- Experts say that Microsoft -hold and Zoom are perfect for hiding ghost calls
- Attackers can get temporary reversal and create a tunnel
- Sellers need to implement protective measures because there are no vulnerabilities in sight
Researchers from Praetorian have shed the light at Ghost Calls, a detention command-and-control-evaluation technique that sends striker traffic through legitimate review using relays around night (turn) servers used by zoom and Microsoft teams to avoid detection.
The attack works by hijacking the temporary credentials that conferences receive when attending a meeting, and then establishing a tunnel between the compromised host and the striker’s machine.
Since all traffic is directed through reliable zoom/teams IPS and domains, which are typically whitened within companies, these types of hijacking attacks can fly under the radar.
Hold and Zoom receptive for attacks
Praetorian explained that because the attack is utilizing the infrastructure already allowed through Corporate Firewall, S proxies and TLS Inspection, ghost calls can easily avoid traditional defense.
Mixing of traffic with normal, low latency video meeting Traffic patterns also help cyber criminals who can eliminate the exposure of attackers-controlled domains and servers
Praetorian explains in the first of his two blog posts that video conferencing platforms “are designed to work, even in environments with relatively strict exit controls,” so if an attacker can crack into these systems, they could have a greater chance of data relocation.
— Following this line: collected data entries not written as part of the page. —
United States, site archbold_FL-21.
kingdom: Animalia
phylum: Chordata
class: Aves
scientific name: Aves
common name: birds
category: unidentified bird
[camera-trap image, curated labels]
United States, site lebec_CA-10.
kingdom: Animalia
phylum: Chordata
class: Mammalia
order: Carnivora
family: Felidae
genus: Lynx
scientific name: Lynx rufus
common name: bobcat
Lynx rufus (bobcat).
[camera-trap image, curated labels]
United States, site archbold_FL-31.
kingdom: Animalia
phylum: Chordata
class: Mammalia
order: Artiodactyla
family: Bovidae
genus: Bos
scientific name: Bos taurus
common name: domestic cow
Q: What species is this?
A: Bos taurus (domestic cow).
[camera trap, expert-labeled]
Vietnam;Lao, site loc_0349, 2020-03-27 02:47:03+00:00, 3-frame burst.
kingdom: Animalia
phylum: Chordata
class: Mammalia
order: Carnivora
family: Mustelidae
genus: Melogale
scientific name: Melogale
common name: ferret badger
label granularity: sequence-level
“In addition, this traffic is often end-to-end encrypted using AES or other strong encryption. This means that the traffic is naturally highly veiled and impossible to analyze in depth, making it a perfect place to hide as an attacker,” the researchers added.
Turn the credentials typically expires after two to three days, so tunnels are short -lived, but alarmingly explains Praetorian that there is not necessarily a vulnerability for suppliers to patch, adding that they should instead focus on introducing additional protective measures to prevent ghost call attacks.